→ Tekst źródłowy
Dzisiaj na Filmwebie przeczytałam, że telewizja ABC Family zamówiła realizację kontynuacji "Zakochanej złośnicy". Cóż to za absurd!Bez Heatha to już nie będzie to samo, zwłaszcza że nie ulega wątpliwości, że to właśnie on i tylko on uratował ten film, to dzięki jego roli, chciało się ów komedyjkę oglądać.
Co myślicie na temat kontynuacji "Zakochanej złośnicy"? Czy Waszym zdaniem nie stanowi ten film pewnego emblematu, dzięki któremu dla Heatha wszystko się zaczęło? Po co to psuć (zapewne nieudaną) kontynuacją, która jedynie zatrze obraz poprzedniej produkcji, a jeśli nie zatrze to go zdeformuje?

Przeczytałam o tym własnie przed chwilą i napiszę krótko i zwięźle, DLA MNIE JEST TO JAK NAJBARDZIEJ CHORY POMYSŁ...

blondanka

eee pomysł mi sie nie zabardzo podoba po co kontynuować zakochana złośnica jest tylko jedna to ta w którym gra Heath reszta to podrubki tej orginalnej, ale pomysł nie najlepszy z tym kontynuowaniem

BK_201

nawet jesli sptubowaliby to nie było by to takie świetne jak z H.L. a zreszte po co to kontynuowac przecierz wiadomo ze (najcześciej) to właśnie to kolejne 'części' są gorsze od pierwowzorów

rozilla

dzieki polala własnie przed sekunda sprawdzałam maila i dotstałam te zdjęcia zaraz na pewno zabiore sie do lektury

użytkownik usunięty
rozilla

Ciesze się, że zdjęcia (skany) książek dotarły :) Miłej lektury!
Pozdrawiam!

jednak niestety nie moge ich teraz przeczytac bo ogladam "10 things i hate about you "ale przeczytam je jutro rano albo dzic po filmie

rozilla

Dziękuję polala za zdjęcia :)Jak tylko przeczytam zdam swoje relacje :)))

użytkownik usunięty
pancia8

Koniecznie Pancia ;) Będę czekać!

Pozdrawiam!

panicia8 i miałas racje że to ze forum 'słabło' było chwilowe!
dobrze że coraz wiecej osub sie tu wypowiada bo jest ciekawie

ps. sory za wszystkie błedy w pisowni

rozilla

scany książek? a ja też bym mogła dostać? byłabym baaaaaaaaaardzo wdzięczna :)

→ Zebrany materiał
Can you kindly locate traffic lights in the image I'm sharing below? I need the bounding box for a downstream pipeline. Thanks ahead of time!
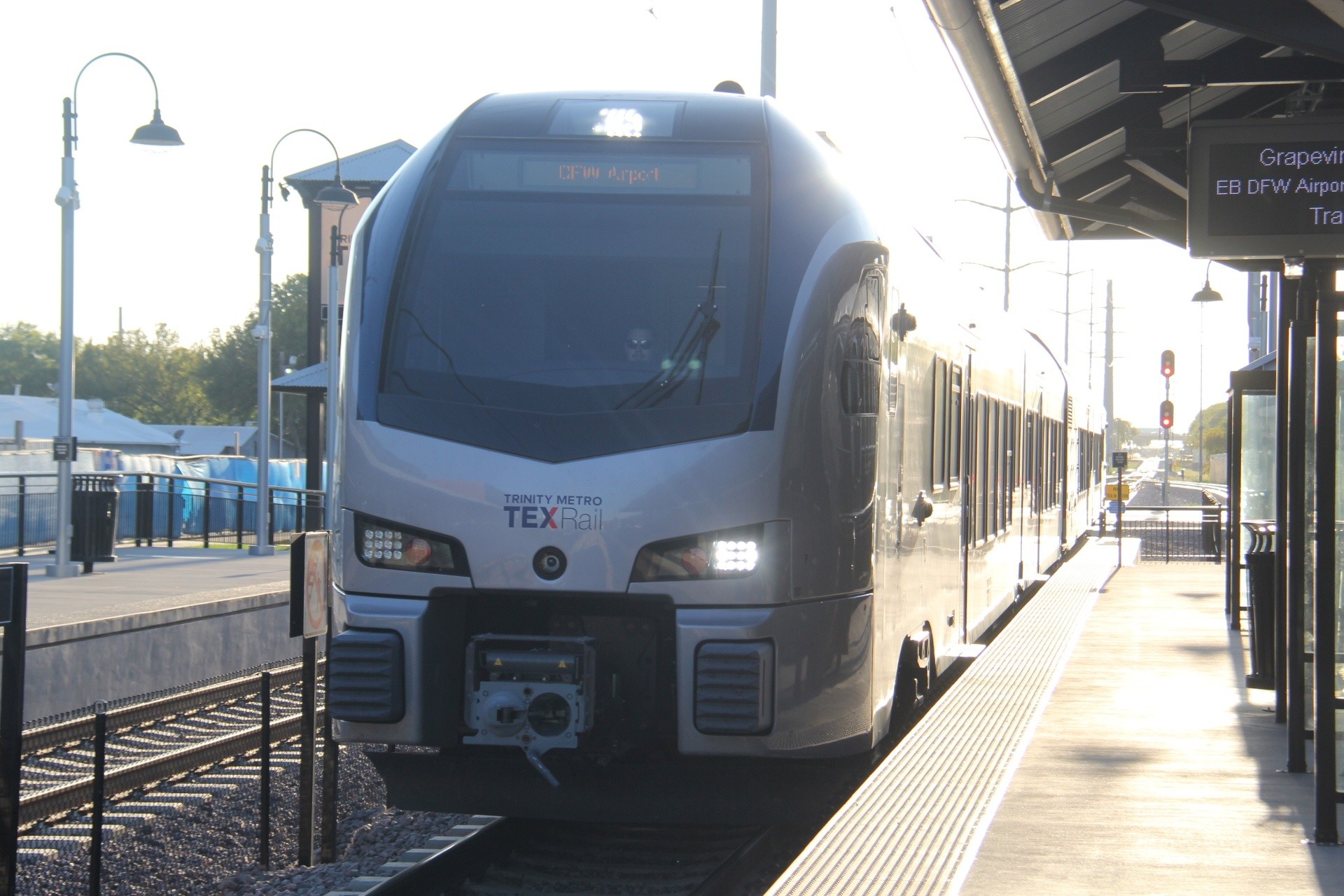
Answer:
[1160,349,1175,377]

→ Opis zadania
Wypisz z tekstu o kontynuacji „Zakochanej złośnicy” wszystkie zdania pytające z akapitu zaczynającego się od słów „Co myślicie”.

→ Rozwiązanie
1. Co myślicie na temat kontynuacji "Zakochanej złośnicy"?
2. Czy Waszym zdaniem nie stanowi ten film pewnego emblematu, dzięki któremu dla Heatha wszystko się zaczęło?
3. Po co to psuć (zapewne nieudaną) kontynuacją, która jedynie zatrze obraz poprzedniej produkcji, a jeśli nie zatrze to go zdeformuje?